NOTE 2     ACCOUNTING POLICIES

Accounting Estimates

The preparation of the Company's consolidated financial statements in conformity with accounting principles generally accepted in the United States of America requires management to make estimates and assumptions that affect the reported amounts of assets and liabilities and disclosures of contingent assets and liabilities at the date of the financial statements and the reported amounts of revenues and expenses during the reporting periods. Actual results could differ from those estimates and assumptions.

Basis of Presentation

The accompanying consolidated financial statements include the accounts of Forward Industries, Inc. ("Forward") and its wholly owned subsidiaries (together with Forward, the "Company"). All significant intercompany transactions and balances have been eliminated in consolidation.

Cash and Cash Equivalents

Cash and cash equivalents consist primarily of cash on deposit and highly liquid money market accounts. The Company minimizes its credit risk associated with cash and cash equivalents by investing in high quality instruments and by periodically evaluating the credit quality of the primary financial institution issuers of such instruments. The Company holds cash and cash equivalents at major financial institutions in the United States, the amounts of which may significantly exceed FDIC insured limits, and in Europe. At June 30, 2011, this amount was approximately $15.3 million. Historically, the Company has not experienced any losses due to such cash concentrations.

Accounts Receivable

Accounts receivable consist of unsecured trade accounts with customers or their contract manufacturers. The Company performs periodic credit evaluations of its customers including an evaluation of days outstanding, payment history, recent payment trends, and perceived credit worthiness, and believes that adequate allowances for any uncollectible receivables are maintained. Credit terms to the majority of customers are generally net thirty (30) days to net sixty (60) days; however, the Company typically extends to its largest customers payment terms up to 90 days. The Company has not historically experienced significant credit or collection problems with its OEM customers or their contract manufacturers.  None of these customers or their contract manufacturers is or has been in default to the Company, and payments are generally received from them on a timely basis. Two customers, including their affiliates and contract manufacturers, accounted for approximately 62% and 75% of the Company’s accounts receivable at June 30, 2011 and September 30, 2010, respectively. At June 30, 2011 and September 30, 2010, the allowance for doubtful accounts was approximately $19,000.

Inventories

Inventories consist primarily of finished goods and are stated at the lower of cost (determined by the first-in, first-out method) or market.  Based on management’s estimates, an allowance is made to reduce excess, obsolete, or otherwise un-saleable inventories to net realizable value. The allowance is established through charges to cost of goods sold on the Company’s consolidated statements of operations. As reserved inventory is disposed of, the Company charges off the associated allowance.  In determining the adequacy of the allowance, management’s estimates are based upon several factors, including analyses of inventory levels, historical loss trends, sales history, and projections of future sales demand. The Company’s estimates of the allowance may change from time to time based on management’s assessments, and such changes could be material. At June 30, 2011 and September 30, 2010, the allowances for obsolete inventory were approximately $41,000 and $28,000, respectively.

= SUPPLIED DATA =
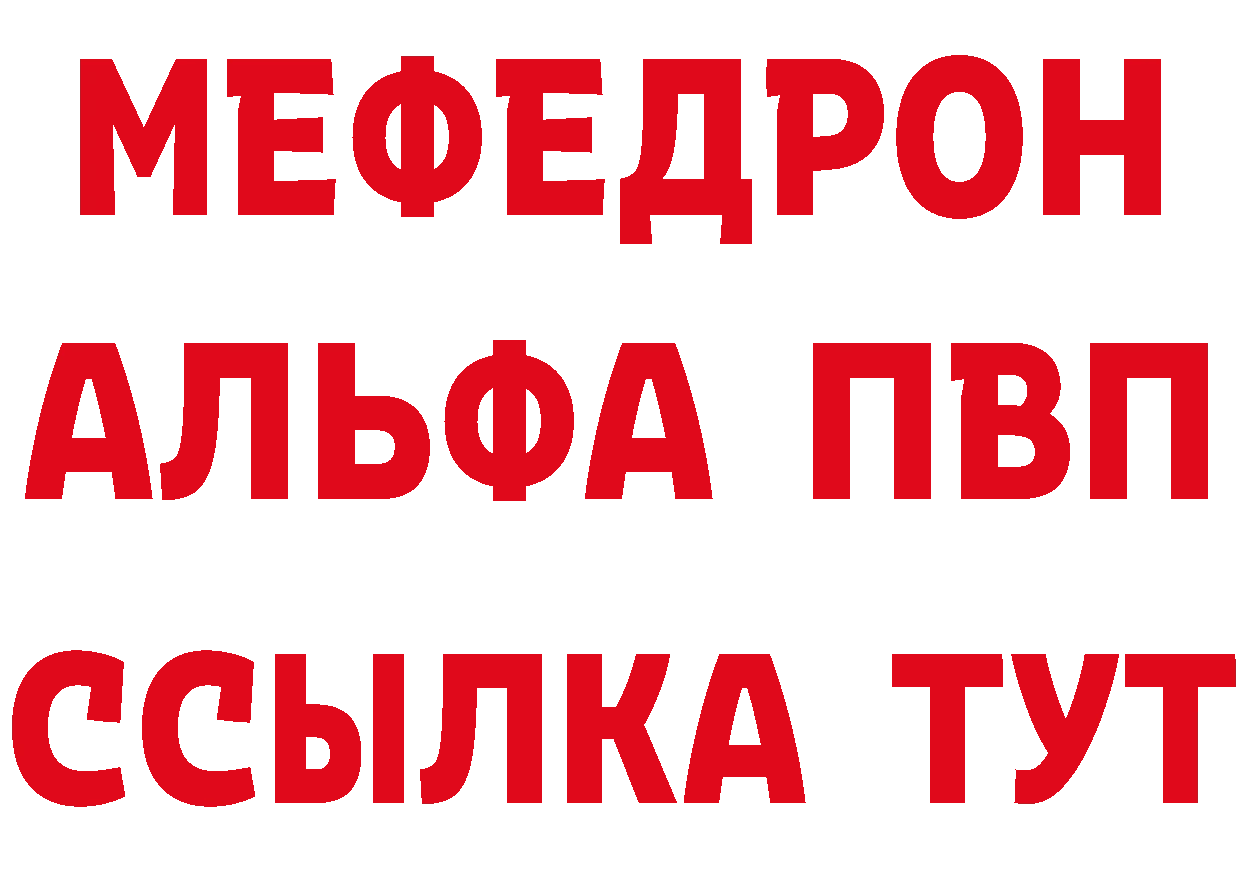 МЕФЕДРОН
АЛЬФА ПВП
ССЫЛКА ТУТ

= PARTS OF THE EXERCISE =
**a.** In the accounting policies note, what was the allowance for doubtful accounts at June 30, 2011?
**b.** Write the next part of the accounting policies note, picking up right after its final sentence.
The lines have nothing to do with the accounting policies note.

= RESPONSES TO THE TASKS =
**a.** Approximately $19,000.

**b.**
Property and Equipment

Property and equipment consist of furniture, fixtures, and equipment and leasehold improvements and are recorded at cost. Expenditures for major additions and improvements are capitalized, and minor replacements, maintenance, and repairs are charged to expense as incurred. When property and equipment are retired or otherwise disposed of, the cost and accumulated depreciation are removed from the accounts and any resulting gain or loss is included in the results of operations for the respective period. Depreciation is provided over the estimated useful lives of the related assets using the straight-line method for financial statement purposes. The estimated useful life for furniture, fixtures and equipment ranges from three to ten years. Amortization of leasehold improvements is computed using the straight-line method over the shorter of the remaining lease term or the estimated useful lives of the improvements. For the three-month periods ended June 30, 2011 and 2010, the Company recorded approximately $17,000 and $13,000 of depreciation and amortization expense, respectively. For the nine-month periods ended June 30, 2011 and 2010, the Company recorded approximately $45,000 and $41,000 of depreciation and amortization expense, respectively. Depreciation and amortization for production related property and equipment is included as a component of costs of goods sold in the accompanying consolidated statements of operations. Depreciation and amortization for selling and general and administrative related property and equipment is included as a component of operating expenses in the accompanying consolidated statements of operations.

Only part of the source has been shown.